> [DATA]:
##########

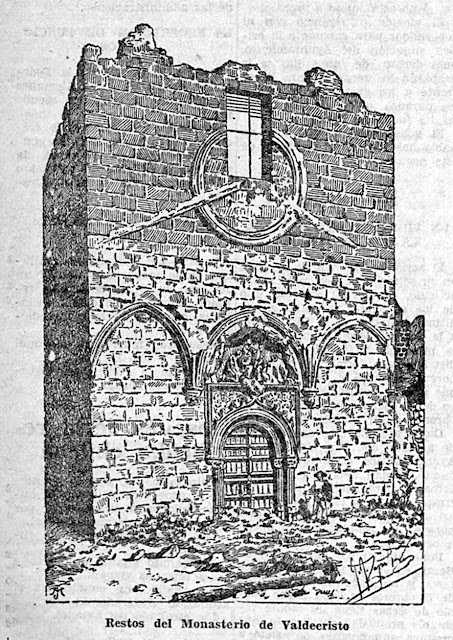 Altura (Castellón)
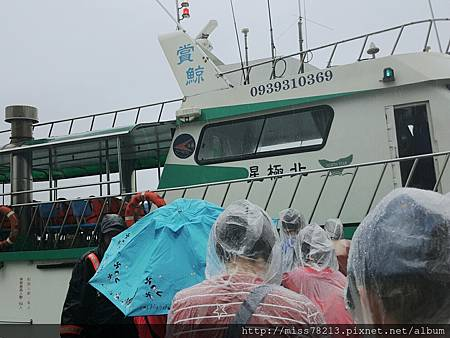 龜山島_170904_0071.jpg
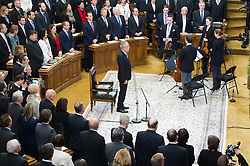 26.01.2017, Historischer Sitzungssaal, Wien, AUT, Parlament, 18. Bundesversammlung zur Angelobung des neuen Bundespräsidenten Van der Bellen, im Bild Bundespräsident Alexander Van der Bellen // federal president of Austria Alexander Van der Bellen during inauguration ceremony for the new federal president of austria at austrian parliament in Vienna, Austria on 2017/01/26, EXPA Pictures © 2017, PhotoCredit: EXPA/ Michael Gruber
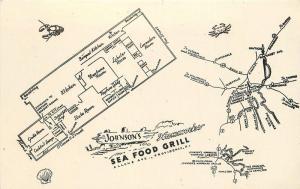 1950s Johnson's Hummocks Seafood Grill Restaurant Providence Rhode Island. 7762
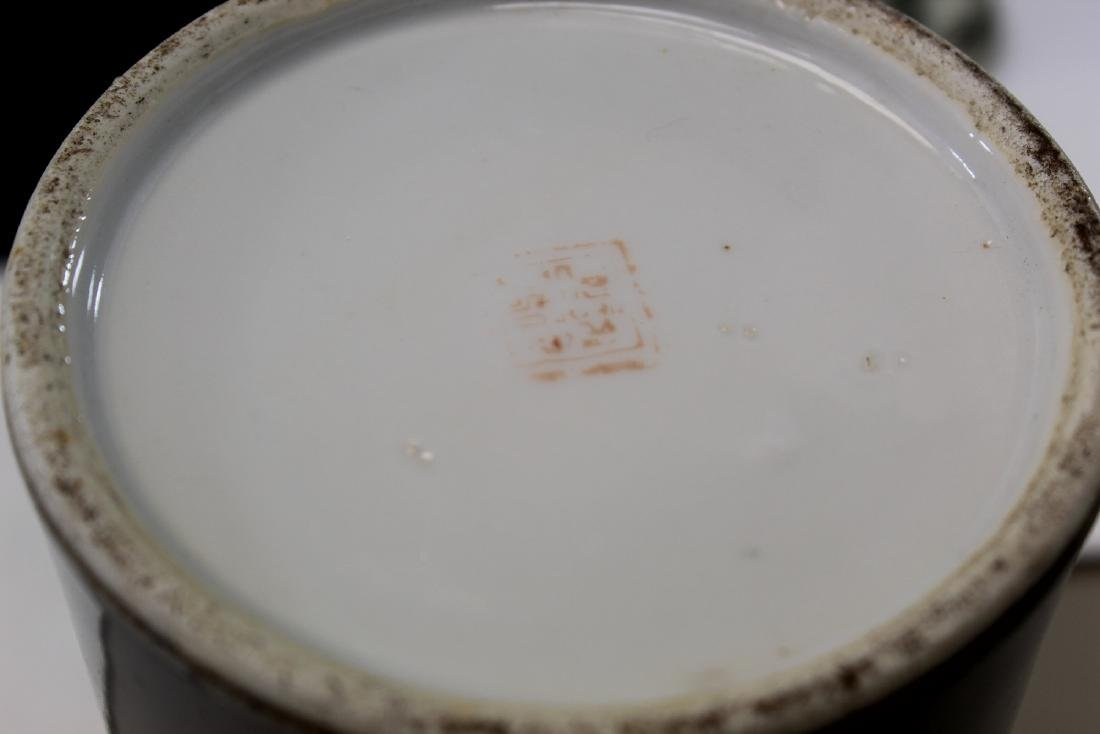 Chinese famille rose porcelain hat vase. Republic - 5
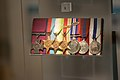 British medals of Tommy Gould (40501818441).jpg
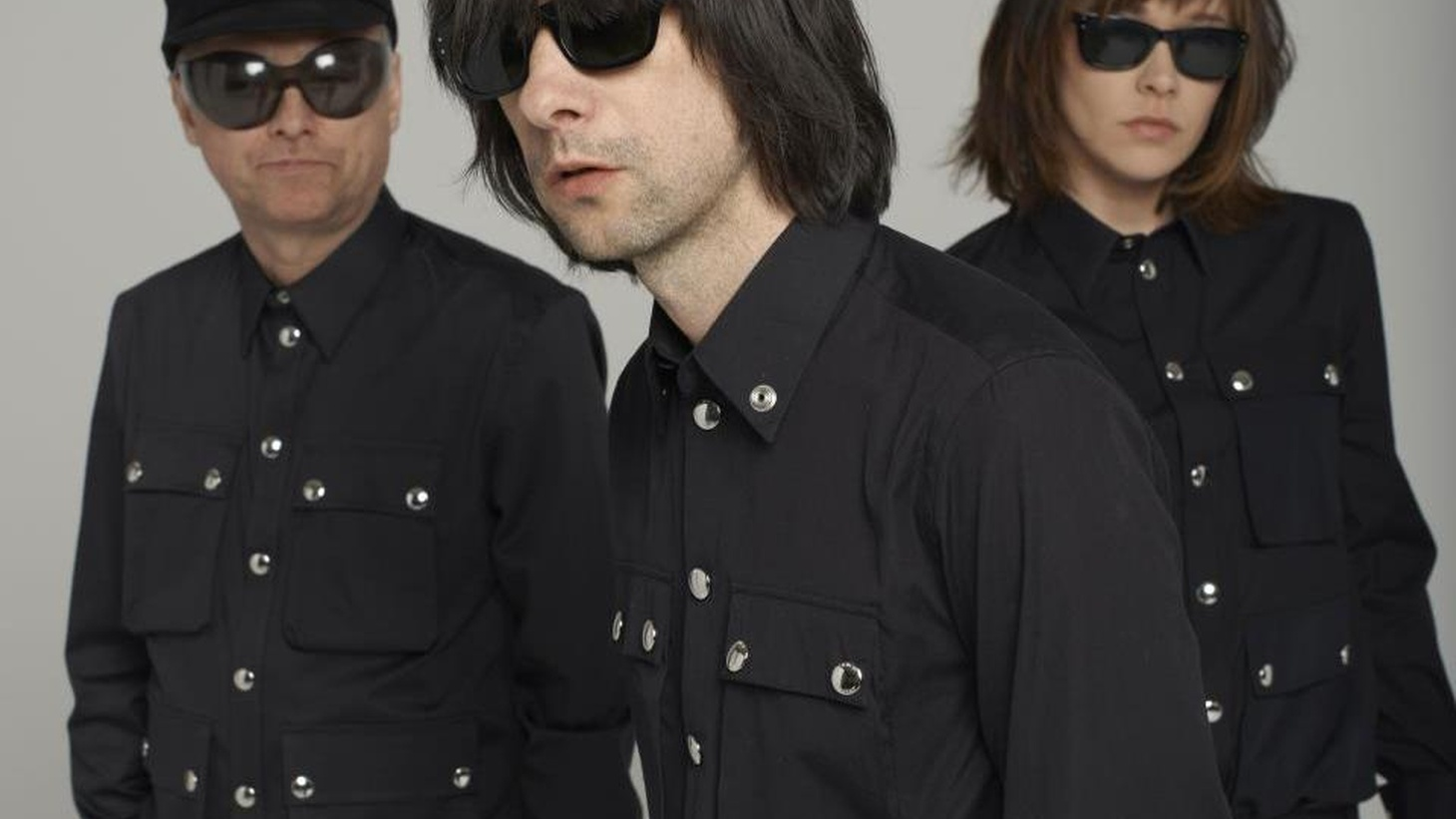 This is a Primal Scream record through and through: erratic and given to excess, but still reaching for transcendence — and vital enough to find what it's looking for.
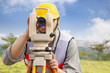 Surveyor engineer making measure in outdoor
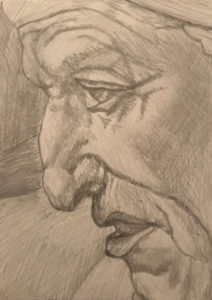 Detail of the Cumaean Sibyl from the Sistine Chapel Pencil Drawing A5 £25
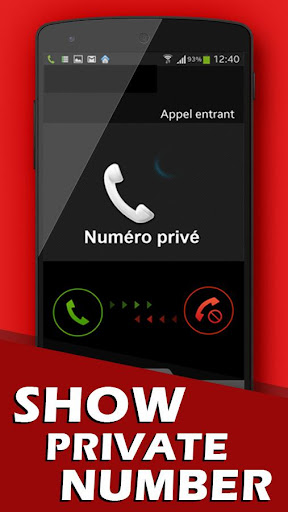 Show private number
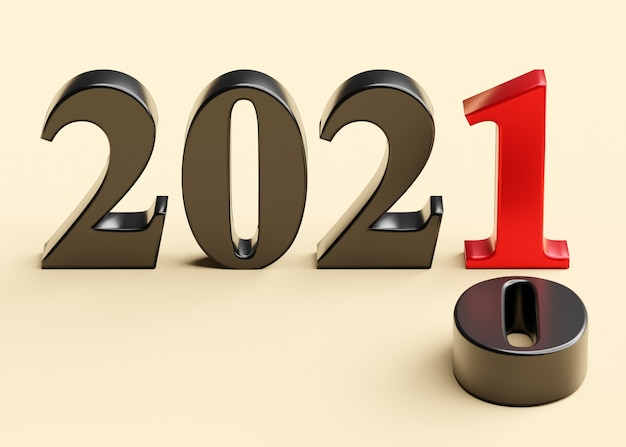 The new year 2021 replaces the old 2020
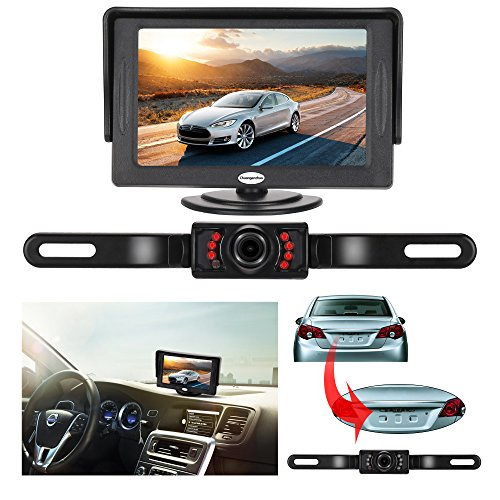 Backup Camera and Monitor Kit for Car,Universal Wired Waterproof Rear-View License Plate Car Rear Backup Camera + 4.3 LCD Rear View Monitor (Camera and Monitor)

##########

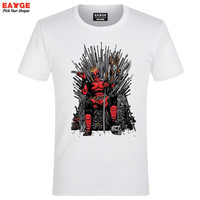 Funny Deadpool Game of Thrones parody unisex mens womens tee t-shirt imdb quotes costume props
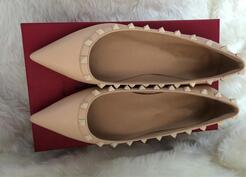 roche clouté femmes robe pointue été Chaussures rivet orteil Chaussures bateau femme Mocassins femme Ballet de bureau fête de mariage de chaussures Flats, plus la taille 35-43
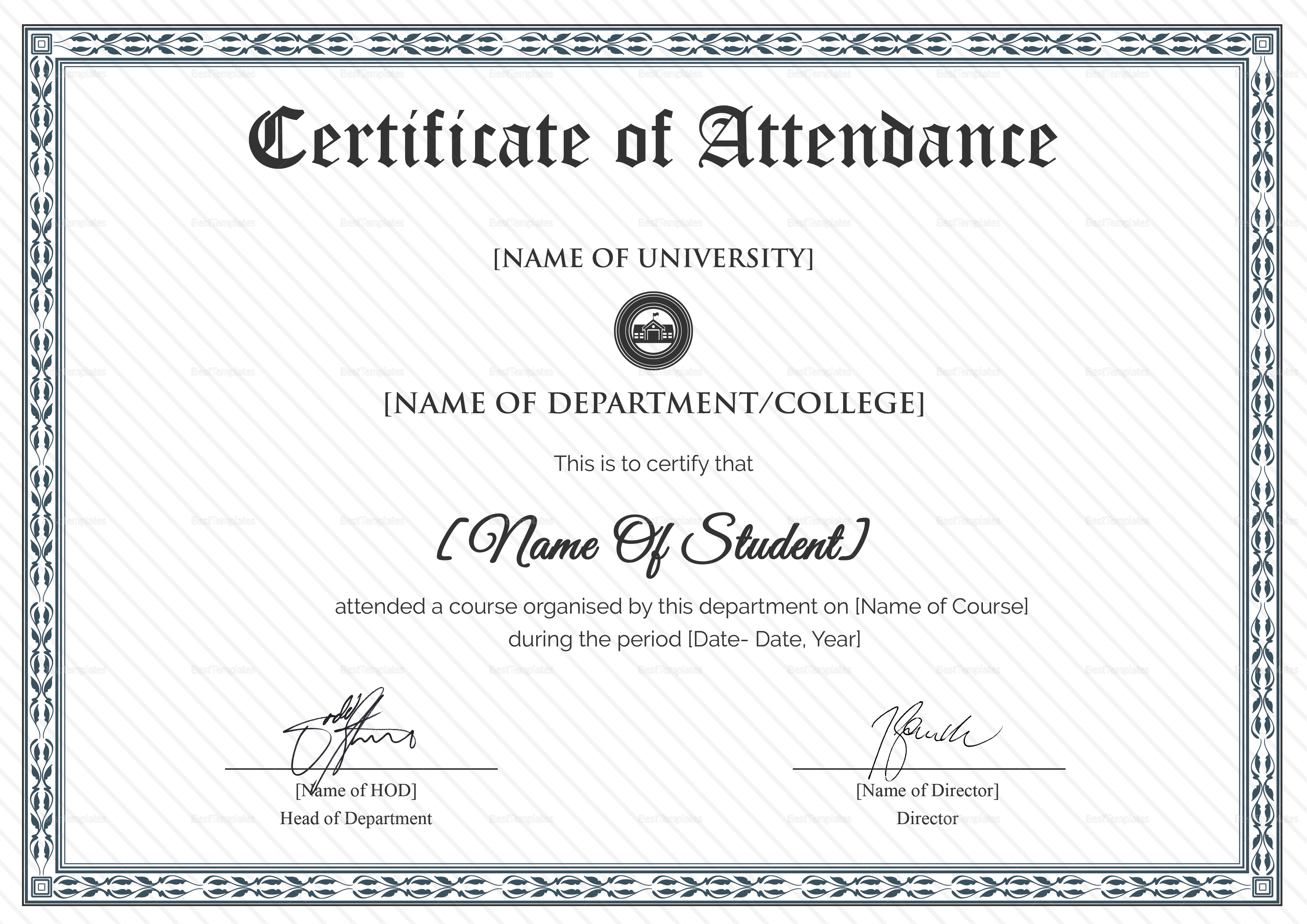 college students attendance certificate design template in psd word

##########

> [THE TASK]:
Skipping every picture, transcribe exactly the lines above from the one containing "The new year 2021 replaces the old 2020" through the one containing "Backup Camera and", both included.

> [RESPONSE TO THE EXERCISE]:
 The new year 2021 replaces the old 2020
 Backup Camera and Monitor Kit for Car,Universal Wired Waterproof Rear-View License Plate Car Rear Backup Camera + 4.3 LCD Rear View Monitor (Camera and Monitor)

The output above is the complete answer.